It was David vs. Goliath, with U.S. playing Goliath.
On August 2, 1964, gunboats of North Vietnam allegedly fired on ships of the United States Navy stationed in the Gulf of Tonkin. They had been sailing 10 miles off the coast of North Vietnam in support of the South Vietnamese navy.
When reports that further firing occurred on August 4, President Johnson quickly asked Congress to respond. With nearly unanimous consent, members of the Senate and House empowered Johnson to "take all necessary measures" to repel North Vietnamese aggression. The Tonkin Gulf Resolution gave the President a "blank check" to wage the war in Vietnam as he saw fit. After Lyndon Johnson was elected President in his own right that November, he chose escalate the conflict.
In February 1965, the United States began a long program of sustained bombing of North Vietnamese targets known as Operation Rolling Thunder. At first only military targets were hit, but as months turned into years, civilian targets were pummeled as well.
The United States also bombed the Ho Chi Minh trail, a supply line used by the North Vietnamese to aid the Vietcong. The trail meandered through Laos and Cambodia, so the bombing was kept secret from the Congress and the American people. More bombs rained down on Vietnam than the Allies used on the Axis powers during the whole of World War II.
Additional sorties delivered defoliating agents such as Agent Orange and napalm to remove the jungle cover utilized by the Vietcong. The intense bombardment did little to deter the communists. They continued to use the Ho Chi Minh trail despite the grave risk. The burrowed underground, building 30,000 miles of tunnel networks to keep supply lines open.
It soon became clear to General William Westmoreland, the American military commander, that combat troops would be necessary to root out the enemy. Beginning in March 1965, when the first American combat troops waded ashore at Danang, the United States began "search and destroy" missions.
One of the most confounding problems faced by U.S. military personnel in Vietnam was identifying the enemy. The same Vietnamese peasant who waved hello in the daytime might be a VC guerrilla fighter by night. The United States could not indiscriminately kill South Vietnamese peasants. Any mistake resulted in a dead ally and an angrier population.

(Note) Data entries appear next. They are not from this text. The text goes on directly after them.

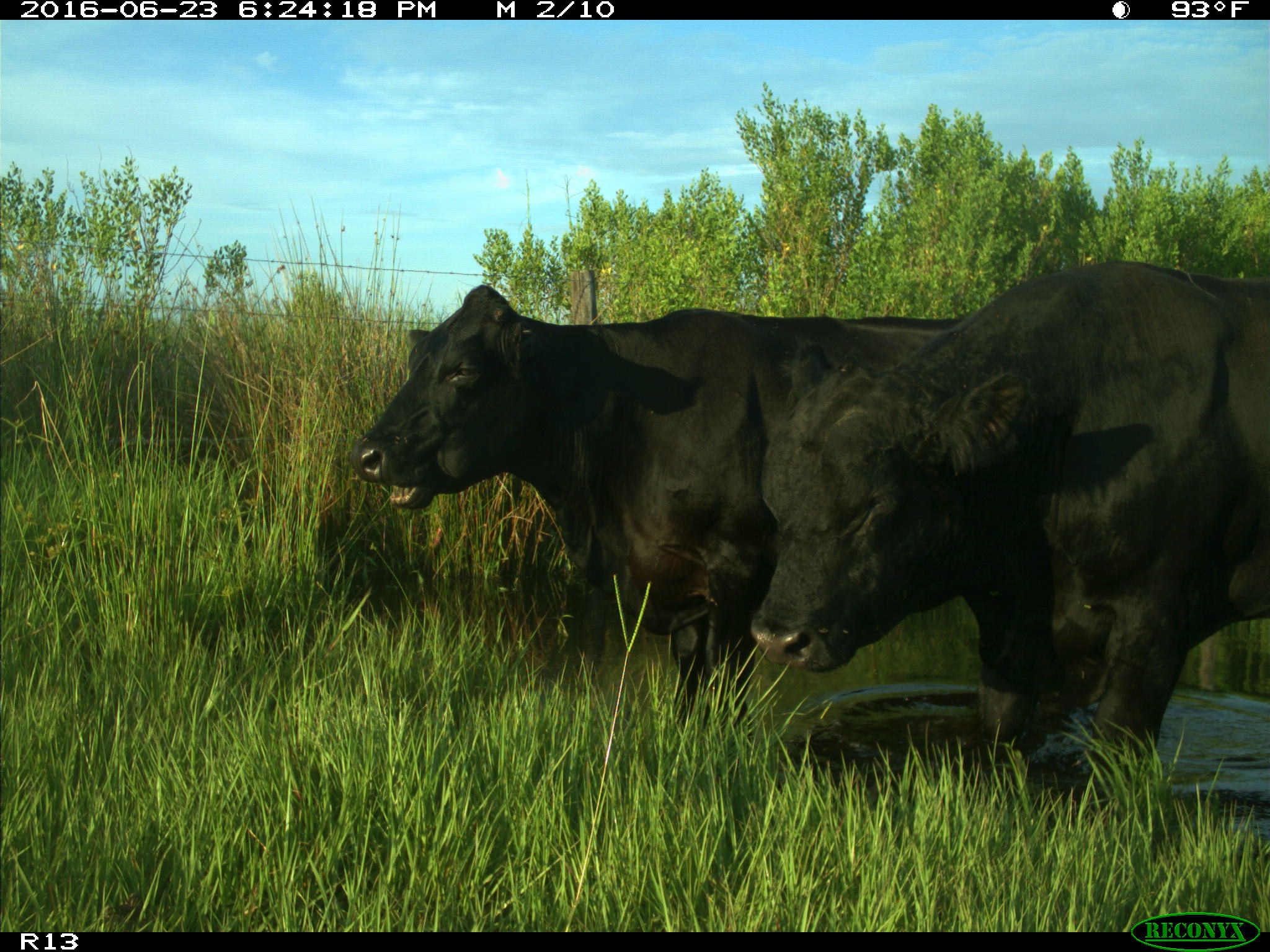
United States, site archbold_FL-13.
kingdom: Animalia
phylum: Chordata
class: Mammalia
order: Artiodactyla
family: Bovidae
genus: Bos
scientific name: Bos taurus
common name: domestic cow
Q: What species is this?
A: Bos taurus (domestic cow).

Search and destroy missions were conducted by moving into a village and inspecting for any signs of Vietcong support. If any evidence was found, the troops would conduct a "Zippo raid" by torching the village to the ground and confiscating discovered munitions. Most efforts were fruitless, as the VC proved adept at covering their tracks. The enemy surrounded and confounded the Americans but direct confrontation was rare.
By the end of 1965, there were American 189,000 troops stationed in Vietnam. At the end of the following year, that number doubled. Casualty reports steadily increased. Unlike World War II, there few major ground battles.
Most Vietnamese attacks were by ambush or night skirmishes. Many Americans died by stepping on landmines or by triggering booby traps. Although Vietnamese body counts were higher, Americans were dying at rate of approximately 100 per week through 1967. By the end of that year there were nearly 500,000 American combat troops stationed in Vietnam.
General Westmoreland promised a settlement soon, but the end was not in sight.